Dave Beckett — Staff / Principal Engineer Reliability and Distributed Systems.
San Francisco, California, USA
dave@dajobe.org |
650-450-8421 |
www.dajobe.org |
github.com/dajobe |
www.linkedin.com/in/dajobe
Summary
Staff-level engineer with deep experience leading reliability, distributed systems, and data infrastructure at global scale. Proven track record designing SRE operating models, SLO frameworks, and partner-operated cloud infrastructure, including sovereign cloud deployments. Experienced at turning ambiguous, cross-organizational problems into durable systems, processes, and teams that scale. Improved SLO compliance and operational readiness across services used by hundreds of engineering teams.
Core Impact Areas
- Site Reliability Engineering: Strategy, governance, SLOs, SLIs, error budgets, incident response
- Distributed systems and data infrastructure at massive scale
- Cross-org technical leadership, mentorship and partner enablement
- Sovereign and regulated cloud platforms (GCP)
- Capacity planning, cost optimization, and operational tooling
Professional Experience
- Mar 2023 — Feb 2026: Google, Sunnyvale, California, USA
- Staff Systems Engineer (Mar 2023 — Feb 2026)
- Staff Systems Engineer (SRE) in the Site Reliability Engineering part of the Google Cloud Platform (GCP) organization working on Google Cloud Distributed (GCD) sovereign cloud infrastructure independently operated by S3NS in France. Joined the project one year in and worked through to general availability in December 2025 (Announcement).
- Key Contributions and Impact:
- Designed staffing and expertise model for 80+ person partner operations organization covering 300-400 services. Model adopted by Google and partner leadership to guide hiring and readiness.
- Created the High Expertise Services framework to classify services by complexity and operator training requirement, enabling focused training and resource prioritization.
- Closed systemic tooling gaps by driving cross-team ownership, documentation standards, and deployment validation for hundreds of operational tools improving readiness confidence across partner teams.

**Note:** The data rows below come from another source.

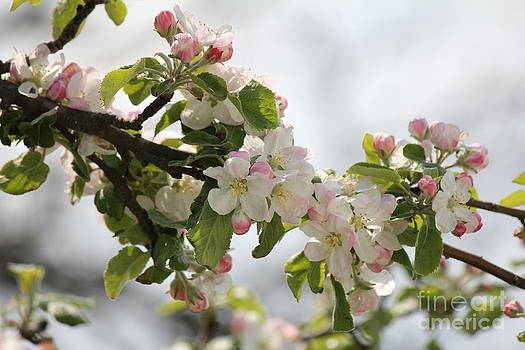 Apple Blossoms II by Scenesational Photos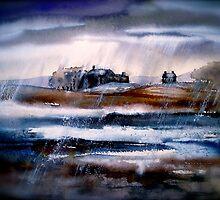 Winter Rain by © Janis Zroback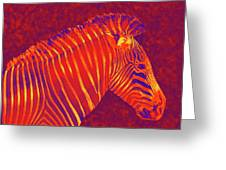 Red Zebra Greeting Card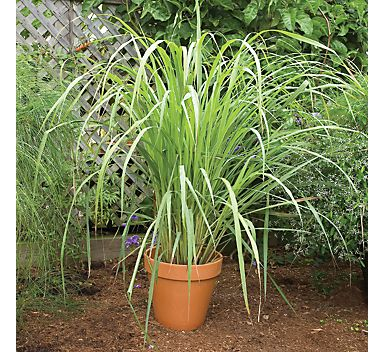 citronella or west indian lemongrass - mosquito repelling plants...I need to remember this...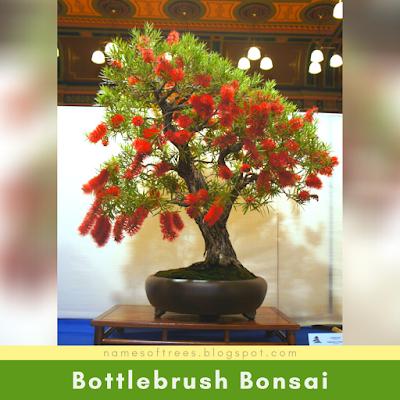 Bottlebrush Bonsai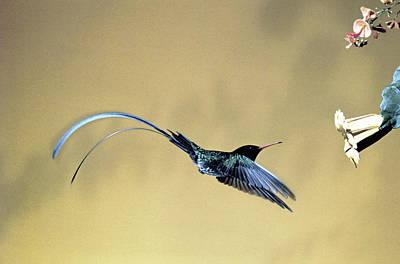 Red-billed Streamertail Hummingbird Poster by Bernard G. E. St. Aubyn
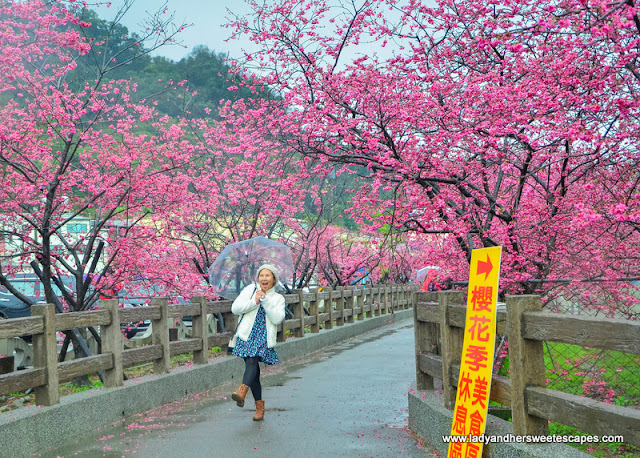 cherry blossoms in Taian Police Station in Taiwan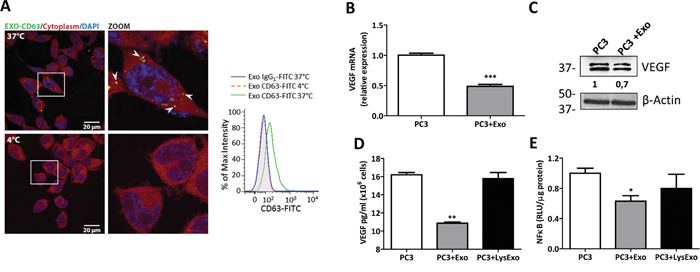 MenSCs-derived exosomes down-regulate VEGF and FGF expression and NF-κB activity.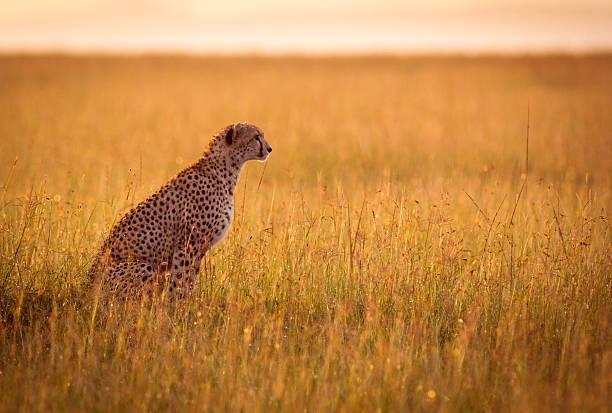 ruhen gepard - flecktarn stock-fotos und bilder
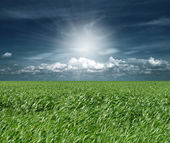 Green grass and blue cloudly sky — Fotografia Stock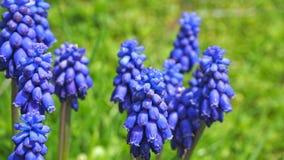 Armeniacum Muscari υάκινθων σταφυλιών που ανθίζει την άνοιξη Floral υπόβαθρο τομέων λουλουδιών Muscari Στοκ Εικόνα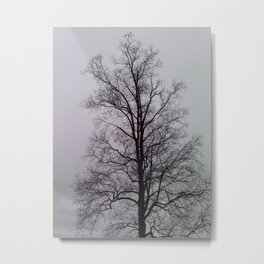 Lung tree with Birds Metal Print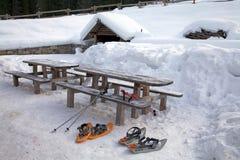 雪靴 免版税库存照片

- Converted contractual obligations into operational SLOs, built metrics pipelines and integrated into GCP's SLO reporting. Delivered Phase 1 covering half the target SLO set giving partners and Google leadership real operational insight.
- Developed SLA response-time metrics for partner compliance (first response and follow-ups) that enabled data-driven compliance tracking and reducing manual reporting effort.
- Led partner enablement through structured office hours and interactive training, accelerating readiness and reducing dependency on lecture-only formats.
- Maintained hands-on operational leadership throughout early partner simulations and rotation support, reducing escalations. Covered critical on-call duties to relieve dev teams.
- May 2016 — Feb 2023: Twitter, San Francisco, California, USA
- Senior Staff Site Reliability Engineer - Data Platform (Jun 2021 — Feb 2023)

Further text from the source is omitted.